TRIBUNNEWS.COM, JAKARTA - Selama ini para pedagang
kakao Indonesia hanya menggunakan acuan harga di ICE bursa New York dan
LIFFE bursa London, padahal mereka bukan negara penghasil kakao.
Produsen terbesar kakao dunia adalah Pantai Gading (Afrika), kedua Ghana
(Afrika) dan ketiga Indonesia.
Indonesia menjadi produsen kakao pertama di dunia yang memiliki
Perdagangan Kakao di Bursa Berjangka Jakarta. Sebagai produsen tentunya
para petani berharap harga kakao bisa pulih kembali setelah terjun bebas
sebanyak 40 persen dibanding April 2011.
Sejak kontrak berjangka kakao (kakao futures) di perdagangkan di
Bursa Berjangka Jakarta (Jakarta Futures Exchange) pada 15 Desember
lalu, harga kakao dunia di bursa New York (New York Board of Trade –
ICE) telah mengalami kenaikkan harga sebanyak 25 persen dari level
terendah 2.000 dolar AS/ ton ke 2.500 dolar AS pada bulan Februari 2012.

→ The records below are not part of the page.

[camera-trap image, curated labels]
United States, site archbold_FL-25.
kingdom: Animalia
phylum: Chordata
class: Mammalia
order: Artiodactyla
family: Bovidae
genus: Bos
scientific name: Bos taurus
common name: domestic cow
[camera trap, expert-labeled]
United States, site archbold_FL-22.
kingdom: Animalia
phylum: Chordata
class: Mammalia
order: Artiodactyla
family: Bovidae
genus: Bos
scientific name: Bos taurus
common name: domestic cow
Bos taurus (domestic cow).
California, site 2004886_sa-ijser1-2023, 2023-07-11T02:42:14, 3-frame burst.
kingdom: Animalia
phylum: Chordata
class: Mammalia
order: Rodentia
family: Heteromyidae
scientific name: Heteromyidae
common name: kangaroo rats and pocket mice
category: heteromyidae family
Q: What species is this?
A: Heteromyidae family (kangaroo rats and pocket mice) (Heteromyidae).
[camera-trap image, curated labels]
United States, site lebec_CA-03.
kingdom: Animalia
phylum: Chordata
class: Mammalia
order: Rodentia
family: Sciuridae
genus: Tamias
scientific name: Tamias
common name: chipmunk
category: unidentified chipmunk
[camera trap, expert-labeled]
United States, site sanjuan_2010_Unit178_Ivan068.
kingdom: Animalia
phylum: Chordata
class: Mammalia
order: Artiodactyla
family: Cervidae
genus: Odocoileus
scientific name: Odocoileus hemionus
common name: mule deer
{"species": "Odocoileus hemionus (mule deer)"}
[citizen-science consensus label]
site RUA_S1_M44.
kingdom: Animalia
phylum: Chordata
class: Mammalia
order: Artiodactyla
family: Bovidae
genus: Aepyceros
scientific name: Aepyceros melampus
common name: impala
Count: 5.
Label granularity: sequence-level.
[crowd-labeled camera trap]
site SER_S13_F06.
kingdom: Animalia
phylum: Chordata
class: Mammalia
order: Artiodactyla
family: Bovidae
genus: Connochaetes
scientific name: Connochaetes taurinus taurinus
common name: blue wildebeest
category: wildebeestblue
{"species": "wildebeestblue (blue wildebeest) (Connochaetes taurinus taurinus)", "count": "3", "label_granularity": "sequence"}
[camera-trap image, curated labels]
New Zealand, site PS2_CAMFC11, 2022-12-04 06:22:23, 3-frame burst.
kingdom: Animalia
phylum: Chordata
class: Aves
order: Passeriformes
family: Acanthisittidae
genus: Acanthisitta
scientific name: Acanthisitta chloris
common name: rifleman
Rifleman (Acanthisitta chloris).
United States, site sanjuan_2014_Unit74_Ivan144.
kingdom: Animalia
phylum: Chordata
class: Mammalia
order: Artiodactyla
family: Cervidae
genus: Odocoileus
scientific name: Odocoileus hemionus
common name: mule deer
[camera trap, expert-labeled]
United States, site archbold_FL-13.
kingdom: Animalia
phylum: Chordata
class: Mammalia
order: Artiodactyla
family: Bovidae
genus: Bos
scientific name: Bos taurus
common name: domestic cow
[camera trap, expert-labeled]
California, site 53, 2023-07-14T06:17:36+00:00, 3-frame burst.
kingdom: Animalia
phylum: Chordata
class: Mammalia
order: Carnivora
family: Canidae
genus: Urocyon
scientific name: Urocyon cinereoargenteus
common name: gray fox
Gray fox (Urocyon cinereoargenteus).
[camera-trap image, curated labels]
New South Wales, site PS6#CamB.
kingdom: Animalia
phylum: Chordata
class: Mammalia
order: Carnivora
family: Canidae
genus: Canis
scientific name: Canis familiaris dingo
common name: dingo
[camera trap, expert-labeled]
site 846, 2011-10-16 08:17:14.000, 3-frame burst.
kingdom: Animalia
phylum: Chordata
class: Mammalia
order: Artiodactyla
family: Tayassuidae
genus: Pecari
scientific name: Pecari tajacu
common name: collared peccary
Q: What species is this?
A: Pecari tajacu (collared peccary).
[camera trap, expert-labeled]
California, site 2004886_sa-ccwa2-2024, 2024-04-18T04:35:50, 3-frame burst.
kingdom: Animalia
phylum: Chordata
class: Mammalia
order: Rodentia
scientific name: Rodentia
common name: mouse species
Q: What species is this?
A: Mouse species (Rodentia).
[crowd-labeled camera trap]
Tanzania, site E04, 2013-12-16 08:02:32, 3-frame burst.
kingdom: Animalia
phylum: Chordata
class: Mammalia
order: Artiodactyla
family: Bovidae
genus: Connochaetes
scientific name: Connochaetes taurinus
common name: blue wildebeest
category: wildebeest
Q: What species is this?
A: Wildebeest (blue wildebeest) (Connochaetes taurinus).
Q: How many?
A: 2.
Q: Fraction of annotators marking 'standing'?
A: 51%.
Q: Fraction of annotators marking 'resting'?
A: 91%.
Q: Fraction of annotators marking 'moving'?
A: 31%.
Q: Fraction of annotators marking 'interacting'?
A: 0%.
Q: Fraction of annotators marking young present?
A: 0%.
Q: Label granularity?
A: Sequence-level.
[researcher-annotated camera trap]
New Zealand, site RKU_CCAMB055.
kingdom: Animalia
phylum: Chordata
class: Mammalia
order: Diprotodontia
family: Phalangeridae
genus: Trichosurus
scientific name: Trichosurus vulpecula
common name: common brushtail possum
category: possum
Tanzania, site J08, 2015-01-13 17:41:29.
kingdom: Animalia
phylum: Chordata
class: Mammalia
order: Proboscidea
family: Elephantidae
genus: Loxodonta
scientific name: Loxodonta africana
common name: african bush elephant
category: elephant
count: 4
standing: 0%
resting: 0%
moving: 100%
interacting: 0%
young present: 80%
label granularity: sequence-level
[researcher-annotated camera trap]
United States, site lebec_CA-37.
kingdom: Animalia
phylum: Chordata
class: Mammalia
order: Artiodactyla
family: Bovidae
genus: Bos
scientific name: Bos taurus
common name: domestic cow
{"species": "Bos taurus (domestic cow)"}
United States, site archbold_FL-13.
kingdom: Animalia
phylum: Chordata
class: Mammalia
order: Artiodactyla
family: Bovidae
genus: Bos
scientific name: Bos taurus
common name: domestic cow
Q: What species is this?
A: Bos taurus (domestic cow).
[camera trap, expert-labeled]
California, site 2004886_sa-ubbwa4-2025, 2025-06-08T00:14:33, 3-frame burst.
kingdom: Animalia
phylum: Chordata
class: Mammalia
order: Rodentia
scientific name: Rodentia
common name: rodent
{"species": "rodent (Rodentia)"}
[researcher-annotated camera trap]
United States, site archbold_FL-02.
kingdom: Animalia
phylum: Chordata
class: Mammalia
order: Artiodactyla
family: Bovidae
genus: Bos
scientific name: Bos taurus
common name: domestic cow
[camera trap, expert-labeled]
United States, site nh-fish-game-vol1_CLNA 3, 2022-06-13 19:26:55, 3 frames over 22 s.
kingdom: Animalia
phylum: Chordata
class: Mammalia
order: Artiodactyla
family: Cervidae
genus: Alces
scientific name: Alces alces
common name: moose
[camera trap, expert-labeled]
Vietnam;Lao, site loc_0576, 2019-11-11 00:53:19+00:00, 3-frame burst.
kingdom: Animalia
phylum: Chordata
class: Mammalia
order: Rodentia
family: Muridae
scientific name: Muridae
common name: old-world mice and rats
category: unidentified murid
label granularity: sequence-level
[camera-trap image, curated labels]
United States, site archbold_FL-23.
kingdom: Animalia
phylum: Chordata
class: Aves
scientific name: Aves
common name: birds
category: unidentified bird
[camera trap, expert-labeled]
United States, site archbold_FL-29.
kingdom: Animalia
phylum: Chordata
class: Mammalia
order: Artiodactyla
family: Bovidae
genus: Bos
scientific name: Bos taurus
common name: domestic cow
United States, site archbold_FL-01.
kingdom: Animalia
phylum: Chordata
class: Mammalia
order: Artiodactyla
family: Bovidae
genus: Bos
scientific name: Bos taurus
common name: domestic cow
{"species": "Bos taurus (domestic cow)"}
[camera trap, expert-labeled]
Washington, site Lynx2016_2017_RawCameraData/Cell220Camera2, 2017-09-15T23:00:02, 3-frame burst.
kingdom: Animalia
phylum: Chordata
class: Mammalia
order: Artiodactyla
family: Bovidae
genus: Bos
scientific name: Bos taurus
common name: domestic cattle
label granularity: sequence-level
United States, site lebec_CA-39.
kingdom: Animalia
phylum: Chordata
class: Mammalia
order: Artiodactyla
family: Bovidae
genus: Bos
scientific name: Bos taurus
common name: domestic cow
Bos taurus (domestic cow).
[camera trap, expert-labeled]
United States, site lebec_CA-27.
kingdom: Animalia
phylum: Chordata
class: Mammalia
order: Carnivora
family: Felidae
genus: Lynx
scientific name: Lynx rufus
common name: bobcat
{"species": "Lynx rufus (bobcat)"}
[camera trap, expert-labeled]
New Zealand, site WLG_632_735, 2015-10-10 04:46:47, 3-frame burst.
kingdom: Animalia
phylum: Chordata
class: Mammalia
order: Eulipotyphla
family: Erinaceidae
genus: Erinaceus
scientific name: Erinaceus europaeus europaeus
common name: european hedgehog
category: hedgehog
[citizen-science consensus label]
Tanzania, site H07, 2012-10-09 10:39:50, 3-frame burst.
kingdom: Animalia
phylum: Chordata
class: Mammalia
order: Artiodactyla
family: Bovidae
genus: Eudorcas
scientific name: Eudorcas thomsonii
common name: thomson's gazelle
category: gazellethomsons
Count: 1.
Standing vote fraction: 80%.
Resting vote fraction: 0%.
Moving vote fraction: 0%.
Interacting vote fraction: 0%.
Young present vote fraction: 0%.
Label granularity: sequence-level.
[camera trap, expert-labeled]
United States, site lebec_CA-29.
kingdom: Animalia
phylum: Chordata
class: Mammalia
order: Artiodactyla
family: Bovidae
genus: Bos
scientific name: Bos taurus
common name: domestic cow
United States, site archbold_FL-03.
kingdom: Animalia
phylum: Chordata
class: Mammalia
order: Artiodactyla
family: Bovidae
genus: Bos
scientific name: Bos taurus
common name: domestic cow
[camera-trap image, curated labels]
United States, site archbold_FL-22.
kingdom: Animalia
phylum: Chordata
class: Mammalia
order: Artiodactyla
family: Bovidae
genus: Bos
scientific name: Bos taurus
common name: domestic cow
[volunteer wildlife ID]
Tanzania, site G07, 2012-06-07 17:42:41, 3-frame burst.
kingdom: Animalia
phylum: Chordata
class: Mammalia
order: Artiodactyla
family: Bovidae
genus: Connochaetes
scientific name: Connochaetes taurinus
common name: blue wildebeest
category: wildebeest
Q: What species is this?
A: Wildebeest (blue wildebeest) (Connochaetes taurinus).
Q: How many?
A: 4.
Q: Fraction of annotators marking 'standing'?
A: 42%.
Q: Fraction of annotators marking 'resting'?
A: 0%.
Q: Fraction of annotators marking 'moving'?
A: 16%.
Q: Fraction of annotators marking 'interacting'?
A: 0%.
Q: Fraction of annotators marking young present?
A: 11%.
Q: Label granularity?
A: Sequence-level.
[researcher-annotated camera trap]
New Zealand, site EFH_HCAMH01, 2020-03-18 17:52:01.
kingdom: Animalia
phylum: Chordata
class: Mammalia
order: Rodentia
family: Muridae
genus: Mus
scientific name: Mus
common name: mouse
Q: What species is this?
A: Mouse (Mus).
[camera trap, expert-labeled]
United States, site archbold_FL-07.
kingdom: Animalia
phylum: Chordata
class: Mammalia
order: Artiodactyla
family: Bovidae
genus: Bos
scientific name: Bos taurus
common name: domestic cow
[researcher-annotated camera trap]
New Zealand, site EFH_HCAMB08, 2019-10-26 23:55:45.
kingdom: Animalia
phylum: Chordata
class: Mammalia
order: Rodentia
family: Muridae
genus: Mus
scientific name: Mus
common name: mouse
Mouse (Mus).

Sejak bulan Maret hingga May harga kakao kembali terkoreksi dan masih
bertahan diatas 2.300 dolar AS/ ton.
Renji Betari, Analis Perdagangan IPASAR Pasar Fisik Komoditas
mengatakan, kontrak berjangka kakao di Jakarta Futures Exchange
diciptakan untuk memberikan harga yang wajar serta volatilitas minimum
dengan batas perubahan harga harian sebesar Rp 1000 ke atas/ ke bawah
sehingga para pedagang kakao dapat membuka kontrak jual/ beli dengan
resiko yang kecil dibanding bursa luar
"Penguatan harga ini disebabkan posisi Indonesia sebagai produsen
kakao terbesar ketiga di dunia kini telah memiliki pasar/ bursa sendiri
sehingga pedagang lokal tidak perlu lagi hanya mengacu pada harga di
bursa New York atau London, dimana mereka bukan negara penghasil kakao,
melainkan konsumen dan pengolah biji kakao," ujar Renji dalam rilis
persnya, Minggu (13/5/2012).
Menurut para petani dan pengolah lahan yang berasal dari Palu,
Mamuju, Ambon, Lampung dan Sumatera Utara, harga kakao yang wajar agar
dapat mengimbangi biaya produksi adalah 2.500 - 2.800 dolar AS/ ton atau
sekitar Rp 23.000 hingga Rp 25.000 per kilogram.